Translation: sit your fat ass on the fucking toilet seat, you damn fool.

(Note the cute pictures.)


Translation: Pipe down, whippersnappers!


Translation: stop costing the company money, you greedy fucks!


Translation: I (whoever “I” is) am not your maid, you filthy slobs.


Translation: Even Grandma knows better than to put cheese-crusted bread and pastries inside a fucking toaster, you inebriated loons.

So there you have it. My workplace is populated, or so it seems, with fire-starting, sink-filling, tree-killing, disturbing-the-peace, toothpaste-spitting, toiletphobic boobs.

You know what the absolute, realer-than-real kicker is? I actually like working there. Those people are fucking crazy.


20 thoughts on “Cubicle wars!

  1. Hey, I better not be one of those phobic people you are referring to! LOL…I, too, really love my job and still enjoy going there everyday. However, nice post!
    See you next week, ME

  2. Dudette, you write great blogs-this was funny. An addendum to the “signs” you posted:

    First sign: This workplace is the only place in history with a smellier, more unkempt women’s restroom than the men (Put up by LAZY-EYE TEE)

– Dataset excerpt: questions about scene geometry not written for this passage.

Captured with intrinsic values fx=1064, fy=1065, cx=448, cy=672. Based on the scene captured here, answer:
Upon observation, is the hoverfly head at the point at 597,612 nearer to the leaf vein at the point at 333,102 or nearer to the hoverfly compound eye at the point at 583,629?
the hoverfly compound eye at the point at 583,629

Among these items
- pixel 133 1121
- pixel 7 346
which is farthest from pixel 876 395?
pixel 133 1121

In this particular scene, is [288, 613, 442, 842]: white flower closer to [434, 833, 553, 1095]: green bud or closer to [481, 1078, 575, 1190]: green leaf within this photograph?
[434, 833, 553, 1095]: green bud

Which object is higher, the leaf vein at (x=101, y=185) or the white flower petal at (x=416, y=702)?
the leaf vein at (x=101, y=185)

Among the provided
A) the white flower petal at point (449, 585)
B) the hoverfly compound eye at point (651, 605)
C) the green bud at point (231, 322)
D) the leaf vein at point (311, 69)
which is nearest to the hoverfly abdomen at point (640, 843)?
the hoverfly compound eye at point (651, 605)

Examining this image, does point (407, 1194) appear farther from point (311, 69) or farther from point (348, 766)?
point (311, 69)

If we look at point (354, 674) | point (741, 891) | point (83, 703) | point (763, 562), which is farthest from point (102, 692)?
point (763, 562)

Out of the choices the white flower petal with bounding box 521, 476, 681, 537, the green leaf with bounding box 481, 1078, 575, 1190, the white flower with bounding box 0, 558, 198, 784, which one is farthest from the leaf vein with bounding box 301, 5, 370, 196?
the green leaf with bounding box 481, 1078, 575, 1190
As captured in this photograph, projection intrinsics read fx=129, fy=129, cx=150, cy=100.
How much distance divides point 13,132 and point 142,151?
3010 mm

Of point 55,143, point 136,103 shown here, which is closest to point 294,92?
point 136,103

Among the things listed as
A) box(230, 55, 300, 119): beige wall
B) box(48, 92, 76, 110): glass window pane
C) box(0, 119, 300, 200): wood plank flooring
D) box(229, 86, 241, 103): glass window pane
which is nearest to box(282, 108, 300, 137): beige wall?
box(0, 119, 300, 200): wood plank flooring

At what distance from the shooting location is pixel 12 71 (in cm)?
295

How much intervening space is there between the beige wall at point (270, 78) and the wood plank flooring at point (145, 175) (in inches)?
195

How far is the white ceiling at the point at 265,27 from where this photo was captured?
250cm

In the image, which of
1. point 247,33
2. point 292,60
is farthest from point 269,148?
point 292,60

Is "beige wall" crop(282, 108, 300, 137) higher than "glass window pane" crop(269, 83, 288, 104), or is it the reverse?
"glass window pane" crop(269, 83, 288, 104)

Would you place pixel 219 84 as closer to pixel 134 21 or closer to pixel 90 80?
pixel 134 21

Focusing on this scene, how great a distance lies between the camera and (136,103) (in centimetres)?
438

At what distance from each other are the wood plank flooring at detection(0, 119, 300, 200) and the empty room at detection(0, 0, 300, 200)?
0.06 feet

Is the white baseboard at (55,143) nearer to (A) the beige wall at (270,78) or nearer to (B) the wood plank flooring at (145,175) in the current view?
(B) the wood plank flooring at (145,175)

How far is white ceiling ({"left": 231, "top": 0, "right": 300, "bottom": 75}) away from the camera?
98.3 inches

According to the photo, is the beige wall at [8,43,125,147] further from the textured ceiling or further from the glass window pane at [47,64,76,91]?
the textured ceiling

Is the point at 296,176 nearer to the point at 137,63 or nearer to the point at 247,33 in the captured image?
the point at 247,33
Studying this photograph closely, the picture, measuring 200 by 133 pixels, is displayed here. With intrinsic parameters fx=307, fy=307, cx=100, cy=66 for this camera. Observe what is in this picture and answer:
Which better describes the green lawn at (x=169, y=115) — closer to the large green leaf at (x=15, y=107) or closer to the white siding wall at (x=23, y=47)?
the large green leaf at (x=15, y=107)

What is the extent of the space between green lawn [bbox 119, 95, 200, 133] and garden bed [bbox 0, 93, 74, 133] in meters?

    Second sign: You KNOW I despise that one the most! (Put up only on the suggestion of the Blonde)

    Third sign: THE most hypocritical garbage in the whole place! It has nothing to do with the company saving money, but the prissy interdictions of one “higher-up” who has nothing to do. (Put up directly in the women’s room and kitchen by Ibid., who has no problem wasting electricity on the gadgets in said cube, as well as using higher quality unrecycled printer paper, 1 sheet of which is worth multiple recycled content paper towels). There was a sign in the men’s room, but someone tore that down quickly-I didn’t get time to do it myself and blab to my fellow cubers (very loudly) that I did it.

    Fourth sign: I don’t wash my dishes, but I also bring mine home everyday.

    Fifth sign: I agree with what you wrote.

    Nice try young lady, but YOU are part of this crazy herd! Muahahahaha as am I! You’re not on the outside looking in from your highness Your Highness, you’re part of the epidemic 😛

    1. And Jake proves the other point I wanted to make but wasn’t able to; that putting up these signs is one other way to utterly fail the “common sense, courtesy, and tolerance” rule of trapped-herd survival. See how annoyed he is? Thats what these signs do, aggravate tensions!

    1. Yeah. I gotta figure out how to make it take better quality pictures. So damn blurry and grey. I apologize to everyone if they can’t read the texts.

  3. Who exactly IS the Toaster Police. I seem to remember all sorts of toaster friendly things that should be allowed in there. What about an Eggo?

    There wasn’t an abundance of “please” and “thank you” being thrown around in those proganda posters.

  4. I’m sick and tired of being clean and neat. I wanna take a dump in the middle of the boardroom for cryin’ out loud.